In fact, individuals who have been late in lodging their tax returns are being personally targeted by the ATO and as a result, will face harsher penalties against non-compliance with tax laws.
Indeed this may appear to be another wild intimidation tactic to press taxpayers to shape up, however, it looks like the ATO is very serious having already sent around 70,000 letters to tax-evading individuals in an effort to reclaim close to $70 million of late lodgements.
With such a substantial amount of debt being owed, it is apparent that individuals still fail to see the seriousness of ticking off the tax office. The general public need to be aware that as a taxpayer they have a range of obligations under the Taxation Administration Act 1955 (TAA). Those who breach these obligations such as failing to lodge their return are in breach of the law and consequences will apply.
If you happen to be on the ATO hit list, that is you receive one of their letters or you have any outstanding tax returns it is advised that you arrange to see a registered tax agent to have your returns lodged. If you are still convinced that this is all just a storm in a teacup when the ATO does catch up with you and you are late in lodging your returns or activity statements, be prepared to incur penalties and be charged interest on any unpaid amounts.

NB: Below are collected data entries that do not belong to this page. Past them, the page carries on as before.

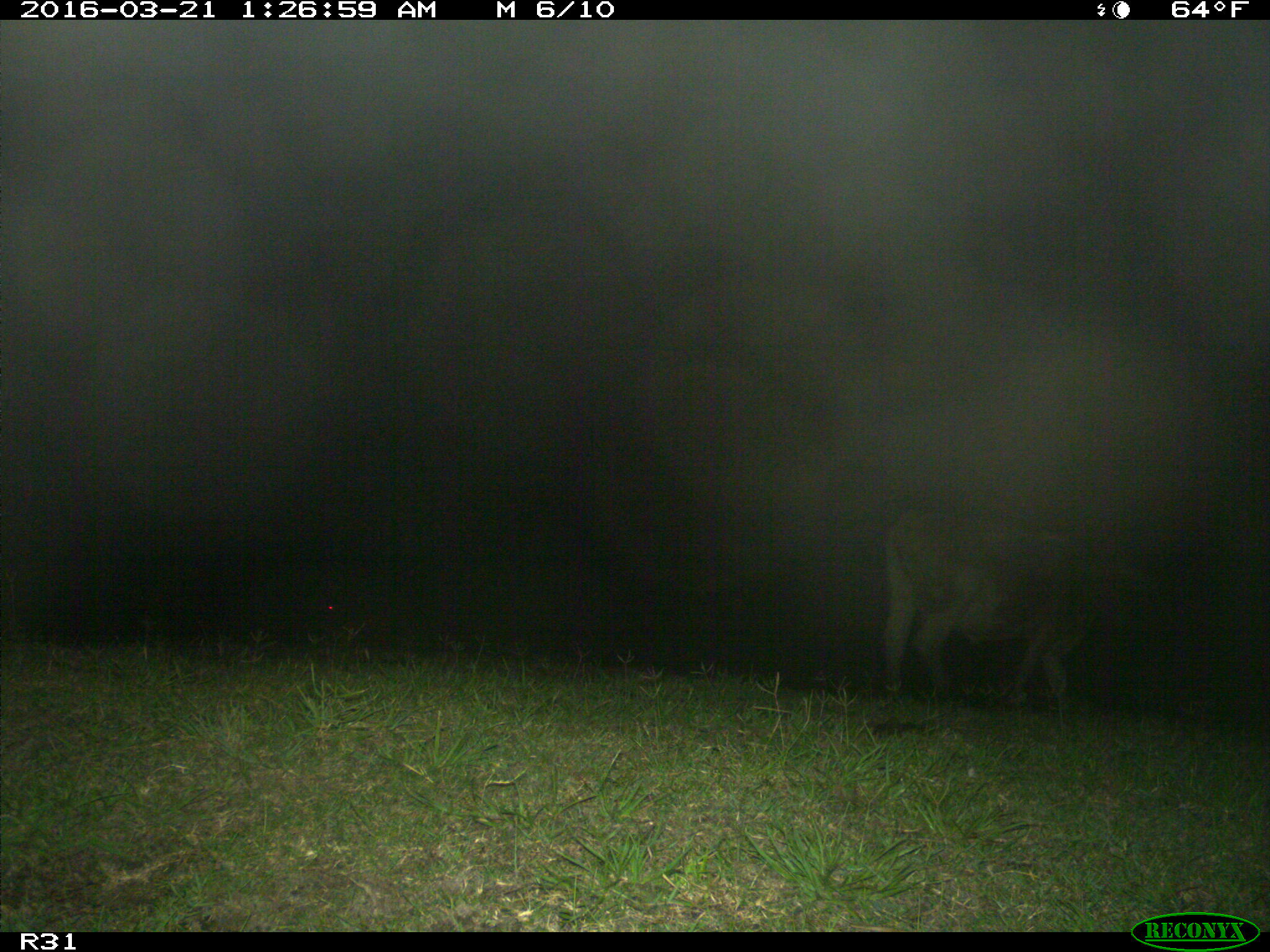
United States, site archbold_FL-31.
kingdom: Animalia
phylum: Chordata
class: Mammalia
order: Artiodactyla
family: Bovidae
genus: Bos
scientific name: Bos taurus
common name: domestic cow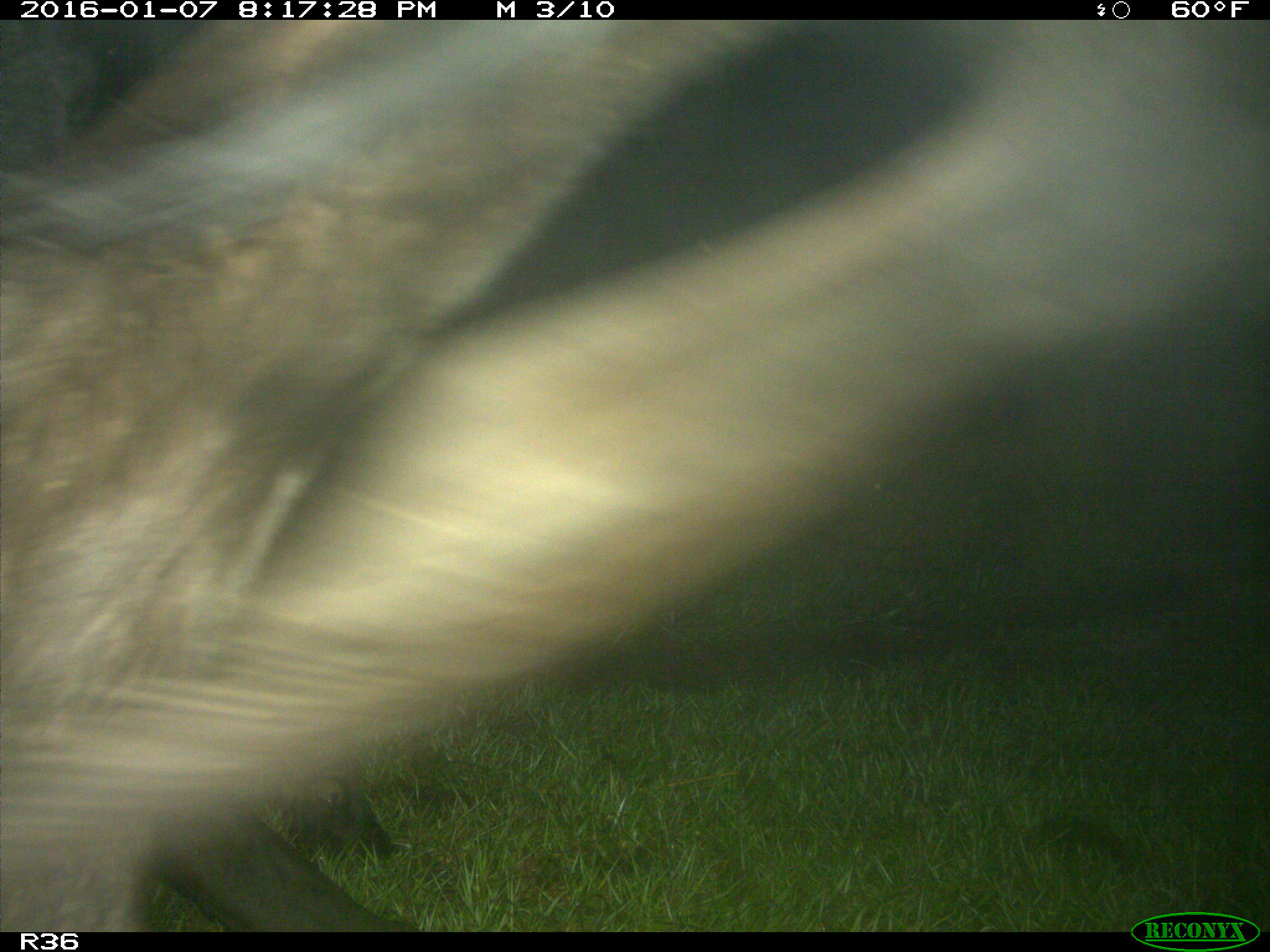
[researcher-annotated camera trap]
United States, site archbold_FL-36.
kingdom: Animalia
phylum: Chordata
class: Mammalia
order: Artiodactyla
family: Bovidae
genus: Bos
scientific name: Bos taurus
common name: domestic cow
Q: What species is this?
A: Bos taurus (domestic cow).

Companies who still fail to lodge their returns once receiving an ATO compliance notice could face any one of the following outcomes:
- Audit and further ATO investigation
- ATO may estimate the net assessable amount or taxable income and tax owing without further warning
- A business or individual could be referred for prosecution without further warning
- The fines an individual will face if prosecuted and convicted are fines up to $8,500 or 12-month imprisonment. The maximum fine for a company is $42,500.
Business should ensure that their outstanding BAS and PAYG returns are lodged as soon as possible and that all PAYG and superannuation charge amounts are payed within the relevant time frames. Additionally, in going forward ensuring that that all BAS and PAYG returns are up to date and lodged within 3 months of the due date.